• [Problem statement]: Rewrite the lines as a numbered list and omit any blank lines.

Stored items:
· · · · ·

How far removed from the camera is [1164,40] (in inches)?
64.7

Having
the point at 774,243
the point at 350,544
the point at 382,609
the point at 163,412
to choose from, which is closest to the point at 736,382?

· · · · ·

• [The output]:
1. How far removed from the camera is [1164,40] (in inches)?
2. 64.7
3. Having
4. the point at 774,243
5. the point at 350,544
6. the point at 382,609
7. the point at 163,412
8. to choose from, which is closest to the point at 736,382?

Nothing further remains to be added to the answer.